Juri () is an upazila of the Moulvibazar District.  In 2001, its population was 122,853. It is located 48 km from District headquarters. The local high school was established in 1930.

History
After the Conquest of Sylhet in 1303, many disciples of Shah Jalal migrated to Juri where they preached the religion of Islam to the local people. Shah Gharib Khaki settled in Bhogtera, Jayfarnagar where his mazar remains and likewise for Shah Abdul-Aliyy Nimatra in Fultola Bazaar, Hazrat Irani in Dakshinbhag and Shah Qasimuddin Jibon Jyoti.

During the Bangladesh Liberation War of 1971, freedom fighters conducted operations in various tea gardens across modern-day Juri. The Pakistani army reached Juri on 2 December and many culverts and bridges were destroyed whilst fighting them. Battles were fought in the areas of Fultola, Sagornal and Kapnapahar. Jagadhari pond (behind Juri High School) is noted as a mass killing site. Juri was liberated on 4 December.

On 26 August 1984, Juri was founded as thana. It became an upazila on 8 January 2005 with eight unions of Kulaura Upazila and Barlekha Upazila, four unions from each of these two Upazilas. The inclusion of two  unions, Dakshinvag and Sunagar, was disputed and was stayed by order of court.

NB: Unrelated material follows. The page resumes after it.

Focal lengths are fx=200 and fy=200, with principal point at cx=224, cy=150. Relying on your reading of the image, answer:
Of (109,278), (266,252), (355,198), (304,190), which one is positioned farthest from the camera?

On 12 March 2013, miscreants set fire around Radha Govinda temple in Amtail, Juri. However, the people living around the temple quickly took the fire under control.

Administration
Juri Upazila is divided into six union parishads: Fultola, Gowalbari, Jayfarnagar, Paschim Juri, Purbo Juri, and Sagornal. The union parishads are subdivided into 69 mauzas and 142 villages.

Education

According to Banglapedia, Juri High School, founded in 1930. Other educational institutes in the upazila include Sagornal High School and Sagornal Senior Alim Madrasha Other educational institutes in the upazila include Hazi Monohor Ali M Saifur Rahman High School.